In Paul Halmos' Measure Theory book, section 53, he defines a content on a locally compact Hausdorff space to be a set function, $\lambda$ that is additive, subadditive, monotone, and $0\le\lambda(C)<\infty$ for all $C$ compact. The "Borel sets" he considers(section 52) in this book are the smallest $\sigma$-ring generated by the class of compact sets. The difference between $\sigma$-ring and $\sigma$-field is that the superset need not be contained. It can be shown, and is given as an exercise by Halmos, that the smallest $\sigma$-ring generated by compact sets is the same as the smallest $\sigma$-ring generated by open bounded sets. A bounded set is one that is contained in a compact set. Halmos then shows that a content induces a Borel Regular measure. He introduces the inner content and an outer measure in order to do so.
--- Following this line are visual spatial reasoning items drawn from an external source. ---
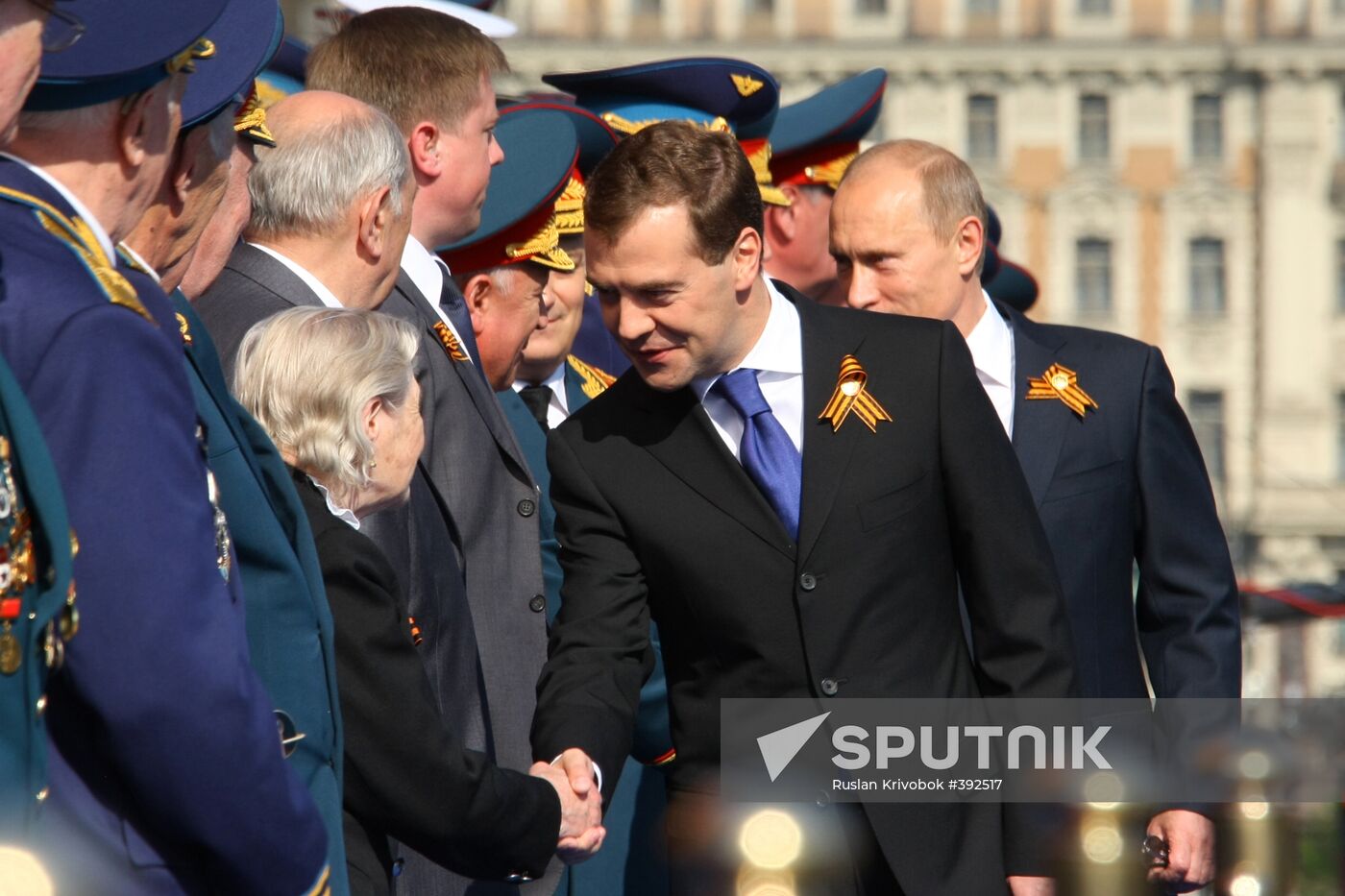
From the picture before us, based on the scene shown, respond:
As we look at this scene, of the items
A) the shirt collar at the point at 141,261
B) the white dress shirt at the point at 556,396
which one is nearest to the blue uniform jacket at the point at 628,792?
the white dress shirt at the point at 556,396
Regular is the important word for this question. In fact, later in this chapter he proves the Riesz Representation Theorem, proving the existence of a Regular measure induced from positive linear functional of the continuous functions of compact support. In the next chapter, Halmos provides an existence proof of the Haar Measure by creating a left-invariant content, which then induces a Regular measure.
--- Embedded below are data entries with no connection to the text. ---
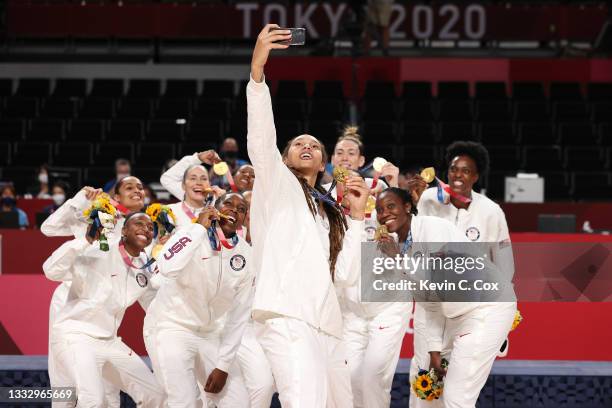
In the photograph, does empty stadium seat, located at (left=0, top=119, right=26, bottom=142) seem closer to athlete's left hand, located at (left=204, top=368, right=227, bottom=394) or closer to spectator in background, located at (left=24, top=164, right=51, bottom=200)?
spectator in background, located at (left=24, top=164, right=51, bottom=200)

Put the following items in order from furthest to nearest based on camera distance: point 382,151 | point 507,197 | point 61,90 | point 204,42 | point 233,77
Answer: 1. point 204,42
2. point 233,77
3. point 61,90
4. point 382,151
5. point 507,197

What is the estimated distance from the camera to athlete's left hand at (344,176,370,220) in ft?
16.6

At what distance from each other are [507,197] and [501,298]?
28.4 feet

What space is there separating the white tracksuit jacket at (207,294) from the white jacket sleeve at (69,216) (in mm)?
1386

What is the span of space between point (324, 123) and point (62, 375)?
10770 mm

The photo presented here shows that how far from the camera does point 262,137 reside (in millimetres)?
4996

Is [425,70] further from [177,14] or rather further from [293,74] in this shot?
[177,14]

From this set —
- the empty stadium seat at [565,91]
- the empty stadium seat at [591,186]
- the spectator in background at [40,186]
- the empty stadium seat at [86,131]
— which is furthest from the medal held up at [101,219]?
the empty stadium seat at [565,91]

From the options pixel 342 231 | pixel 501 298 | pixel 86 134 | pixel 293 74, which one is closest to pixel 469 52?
pixel 293 74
The issue I am having is that in almost every other source(books, wikipedia), the Haar Measure --and the Reisz-Rep measure which is related because one can prove the existence via a left or right invariant functional--is a Radon measure. A Radon measure is outer regular on Borel sets, finite on compact sets, and inner regular on open sets and Borel sets with finite measure. I do realize that in the other books, the Borel sets are the smallest $\sigma$-algebra generated by open sets.
The questions I have are:
1) Is the Borel $\sigma$-ring generated by compact sets in a locally compact Hausdorff space the same as the Borel $\sigma$-field generated by the open sets. I think the answer is no. One reason is a $\sigma$-ring and and the other is a $\sigma$-field. I don't even think that the $\sigma$-ring generated by compact sets is the same as the $\sigma$-ring generated by open sets. I think the best you can say is bounded open sets(mentioned above). Perhaps they are the same when the space is separable. Is this true? Is the $\sigma$-algebra generated by compact sets the same as the $\sigma$-algebra generated by the open sets the same.
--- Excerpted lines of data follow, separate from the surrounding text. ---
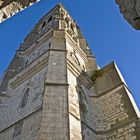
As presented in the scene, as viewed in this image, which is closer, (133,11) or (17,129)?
(133,11)

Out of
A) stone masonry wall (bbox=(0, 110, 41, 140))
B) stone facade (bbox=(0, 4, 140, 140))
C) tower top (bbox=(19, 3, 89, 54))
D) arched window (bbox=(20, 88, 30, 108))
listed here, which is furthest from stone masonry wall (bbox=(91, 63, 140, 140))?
tower top (bbox=(19, 3, 89, 54))

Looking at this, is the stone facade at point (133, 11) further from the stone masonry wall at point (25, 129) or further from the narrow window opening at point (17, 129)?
the narrow window opening at point (17, 129)

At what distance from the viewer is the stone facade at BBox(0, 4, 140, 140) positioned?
7.94 m

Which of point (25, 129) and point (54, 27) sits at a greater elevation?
point (54, 27)

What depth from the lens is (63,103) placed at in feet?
27.6

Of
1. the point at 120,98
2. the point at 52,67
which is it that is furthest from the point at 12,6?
the point at 120,98

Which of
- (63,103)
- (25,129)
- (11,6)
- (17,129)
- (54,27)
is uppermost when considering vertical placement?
(54,27)

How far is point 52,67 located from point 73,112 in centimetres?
288

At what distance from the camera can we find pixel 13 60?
1639cm

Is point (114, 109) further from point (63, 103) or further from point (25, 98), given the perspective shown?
point (25, 98)

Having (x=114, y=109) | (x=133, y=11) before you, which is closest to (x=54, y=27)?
(x=114, y=109)

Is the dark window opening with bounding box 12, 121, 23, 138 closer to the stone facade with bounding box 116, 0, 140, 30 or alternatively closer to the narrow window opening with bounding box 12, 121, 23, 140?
the narrow window opening with bounding box 12, 121, 23, 140

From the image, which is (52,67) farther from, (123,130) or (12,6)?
(12,6)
2)Although this questions is more about basic measure theory than the Haar measure, in the end I want to show that the measure Halmos created is the same as the one constructed in most other books. In order to do this, I need to go from a measure defined on the $\sigma$-ring generated on compact sets to the $\sigma$-field generated by open sets. How do I do this?
Thank you in advance for all the help.